* [Problem statement]: Produce a word-for-word copy of the listing below without its pictures.

* [Stored data]:
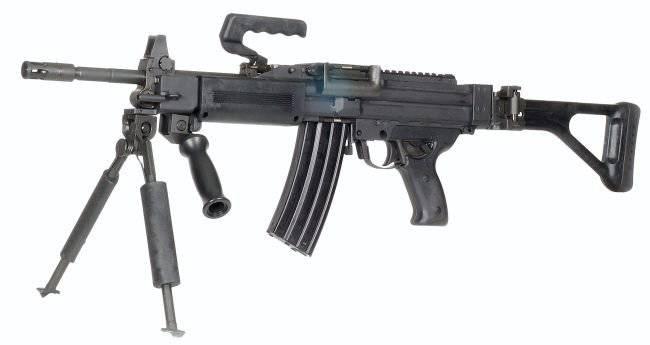 Лучшие пулеметы мира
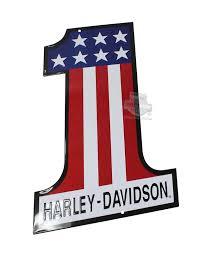 harley davidson 1 cut tin sign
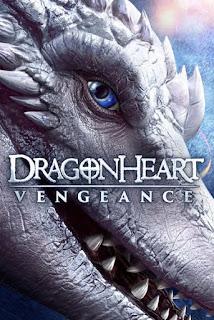 مشاهدة فيلم Dragonheart Vengeance 2020 مترجم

* [Output below]:
 Лучшие пулеметы мира
 harley davidson 1 cut tin sign
 مشاهدة فيلم Dragonheart Vengeance 2020 مترجم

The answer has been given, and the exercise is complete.